Die oben dargestellten Untersuchungen weisen darauf hin, daß eine positive Verstärkung des Eßverhaltens zu positiven Effekten bei der Gewichtsabnahme führt. Wenn die Erreichung vorher festgelegter Gewichtsabnahmen zur Grundlage der Verstärkung gemacht wird, sollte, wie bei allen anderen Therapiezielen, auf eine realistische Zielsetzung geachtet werden. Das Problem bei der Verstärkung auf Basis der Gewichtsabnahmen ist, daß diese oftmals langsam und nicht kontinuierlich verlaufen. Eine dann ausbleibende Verstärkung könnte die Klienten zusätzlich zu ihrer Enttäuschung über stockende Gewichtsabnahmen demotivieren. Die Zurückerstattung des eigenen Geldes scheint ein effektiver Verstärker zu sein. Positiv wirkt sich aus, wenn die Grundlage der Verstärkung beobachtbar ist und unmittelbar verstärkt werden kann, beispielsweise bei körperlicher Bewegung, im Gegensatz zu Gewichtsabnahmen, die häufig nur wöchentlich erhoben werden.

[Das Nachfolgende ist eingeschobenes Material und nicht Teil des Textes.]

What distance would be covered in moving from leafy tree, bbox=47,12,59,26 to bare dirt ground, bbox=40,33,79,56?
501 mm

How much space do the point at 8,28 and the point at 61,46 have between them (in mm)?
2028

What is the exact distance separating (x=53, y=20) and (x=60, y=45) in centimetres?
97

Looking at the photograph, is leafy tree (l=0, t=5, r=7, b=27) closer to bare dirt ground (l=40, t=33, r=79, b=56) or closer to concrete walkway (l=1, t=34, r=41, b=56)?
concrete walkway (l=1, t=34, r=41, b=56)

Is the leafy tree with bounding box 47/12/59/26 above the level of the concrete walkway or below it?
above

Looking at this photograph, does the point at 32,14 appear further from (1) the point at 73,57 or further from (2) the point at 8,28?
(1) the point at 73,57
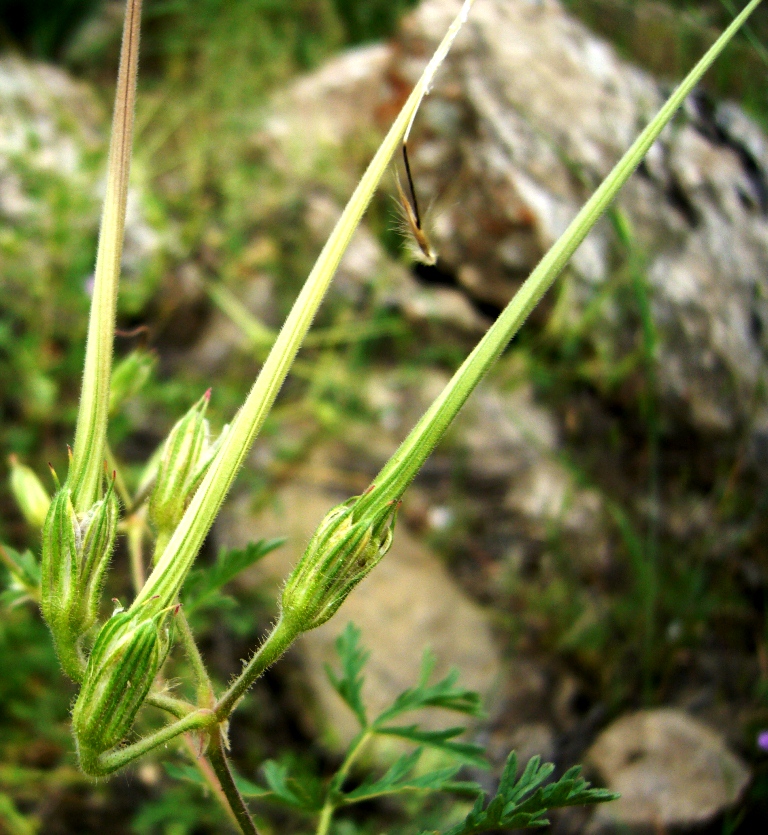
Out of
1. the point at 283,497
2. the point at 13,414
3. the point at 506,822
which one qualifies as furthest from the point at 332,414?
the point at 506,822

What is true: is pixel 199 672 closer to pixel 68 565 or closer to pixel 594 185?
pixel 68 565

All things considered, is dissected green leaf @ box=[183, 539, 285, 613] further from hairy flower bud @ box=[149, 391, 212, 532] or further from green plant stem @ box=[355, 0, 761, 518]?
green plant stem @ box=[355, 0, 761, 518]

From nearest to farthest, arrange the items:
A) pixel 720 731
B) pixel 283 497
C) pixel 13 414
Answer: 1. pixel 720 731
2. pixel 13 414
3. pixel 283 497

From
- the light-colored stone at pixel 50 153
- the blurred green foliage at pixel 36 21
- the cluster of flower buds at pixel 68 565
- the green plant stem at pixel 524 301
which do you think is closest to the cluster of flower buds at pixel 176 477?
the cluster of flower buds at pixel 68 565

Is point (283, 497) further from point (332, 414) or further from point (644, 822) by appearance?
point (644, 822)

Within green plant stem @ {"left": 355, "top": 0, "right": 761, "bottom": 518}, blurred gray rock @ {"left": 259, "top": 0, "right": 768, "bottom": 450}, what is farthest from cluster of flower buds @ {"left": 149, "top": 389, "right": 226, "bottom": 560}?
blurred gray rock @ {"left": 259, "top": 0, "right": 768, "bottom": 450}

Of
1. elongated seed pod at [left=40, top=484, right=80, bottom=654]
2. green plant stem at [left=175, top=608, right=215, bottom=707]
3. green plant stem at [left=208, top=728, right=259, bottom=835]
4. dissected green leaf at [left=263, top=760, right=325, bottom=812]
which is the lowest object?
dissected green leaf at [left=263, top=760, right=325, bottom=812]
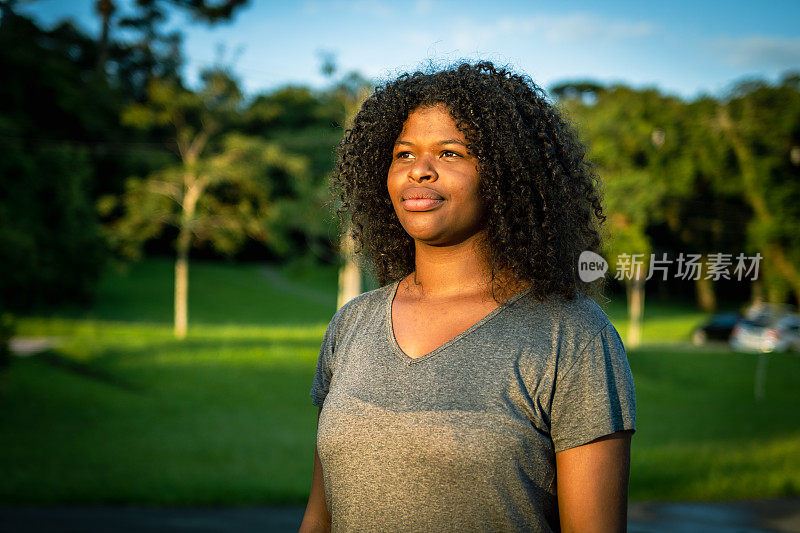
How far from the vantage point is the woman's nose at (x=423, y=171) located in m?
1.58

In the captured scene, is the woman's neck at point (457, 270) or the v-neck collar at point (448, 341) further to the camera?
the woman's neck at point (457, 270)

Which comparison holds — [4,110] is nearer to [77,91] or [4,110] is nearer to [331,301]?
[77,91]

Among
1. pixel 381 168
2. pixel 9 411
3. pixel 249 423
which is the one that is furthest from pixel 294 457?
pixel 381 168

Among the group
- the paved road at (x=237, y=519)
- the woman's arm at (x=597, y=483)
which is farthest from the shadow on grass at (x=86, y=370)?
the woman's arm at (x=597, y=483)

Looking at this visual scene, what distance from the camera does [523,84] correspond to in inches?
66.6

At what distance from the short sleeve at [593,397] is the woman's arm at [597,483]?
26mm

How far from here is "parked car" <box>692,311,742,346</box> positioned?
23109mm

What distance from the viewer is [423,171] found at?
1574 mm

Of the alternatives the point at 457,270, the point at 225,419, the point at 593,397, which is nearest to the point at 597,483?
the point at 593,397

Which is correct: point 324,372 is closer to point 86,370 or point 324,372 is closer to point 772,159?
point 772,159

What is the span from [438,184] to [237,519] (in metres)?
5.47

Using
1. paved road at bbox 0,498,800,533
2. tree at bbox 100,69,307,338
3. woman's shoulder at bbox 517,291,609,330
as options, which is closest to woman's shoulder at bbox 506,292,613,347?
woman's shoulder at bbox 517,291,609,330

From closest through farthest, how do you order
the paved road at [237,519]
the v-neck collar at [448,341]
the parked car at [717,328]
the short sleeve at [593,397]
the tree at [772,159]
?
the short sleeve at [593,397] < the v-neck collar at [448,341] < the paved road at [237,519] < the tree at [772,159] < the parked car at [717,328]

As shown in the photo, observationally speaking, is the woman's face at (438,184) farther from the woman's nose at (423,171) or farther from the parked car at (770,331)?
the parked car at (770,331)
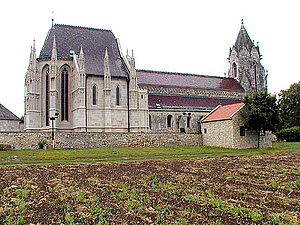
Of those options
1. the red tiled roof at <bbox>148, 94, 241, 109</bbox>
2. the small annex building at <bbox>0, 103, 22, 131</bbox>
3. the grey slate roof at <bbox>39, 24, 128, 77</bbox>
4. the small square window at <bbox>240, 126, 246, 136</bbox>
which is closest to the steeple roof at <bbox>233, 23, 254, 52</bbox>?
the red tiled roof at <bbox>148, 94, 241, 109</bbox>

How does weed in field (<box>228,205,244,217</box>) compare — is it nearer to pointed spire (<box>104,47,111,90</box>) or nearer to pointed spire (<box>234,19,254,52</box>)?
pointed spire (<box>104,47,111,90</box>)

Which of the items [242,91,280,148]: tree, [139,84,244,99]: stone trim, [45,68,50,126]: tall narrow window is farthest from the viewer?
[139,84,244,99]: stone trim

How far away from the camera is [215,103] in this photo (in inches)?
1980

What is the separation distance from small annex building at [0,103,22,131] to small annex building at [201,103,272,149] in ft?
86.9

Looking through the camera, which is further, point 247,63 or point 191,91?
point 247,63

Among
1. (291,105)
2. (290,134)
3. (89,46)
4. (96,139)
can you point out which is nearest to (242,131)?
(96,139)

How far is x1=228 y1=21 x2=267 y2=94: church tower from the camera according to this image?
58812 millimetres

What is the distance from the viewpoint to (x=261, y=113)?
30219 mm

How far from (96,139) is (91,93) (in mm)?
9158

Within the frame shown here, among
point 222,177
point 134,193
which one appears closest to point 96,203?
point 134,193

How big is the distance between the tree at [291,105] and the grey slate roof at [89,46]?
3515 cm

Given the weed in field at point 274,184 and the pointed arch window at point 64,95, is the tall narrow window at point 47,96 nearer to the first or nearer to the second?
the pointed arch window at point 64,95

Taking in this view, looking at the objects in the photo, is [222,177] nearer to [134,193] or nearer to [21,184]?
[134,193]

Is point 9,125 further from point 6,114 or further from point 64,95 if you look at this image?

Der richtige Einsatz von Verstärkern, eine realistische Zielsetzung und der Abschluß von Therapieverträgen können positive Effekte besitzen. Basierend auf den unterschiedlichen empirischen Ergebnissen, scheint aber für den richtigen Einsatz dieser therapeutischen Mittel, ein gehöriges Maß an klinischer Erfahrung und Fingerspitzengefühl auf Seiten des Praktikers notwendig. Weiterhin sollten Verstärker, Zielsetzung und Therapiekontrakt immer individuell erarbeitet werden.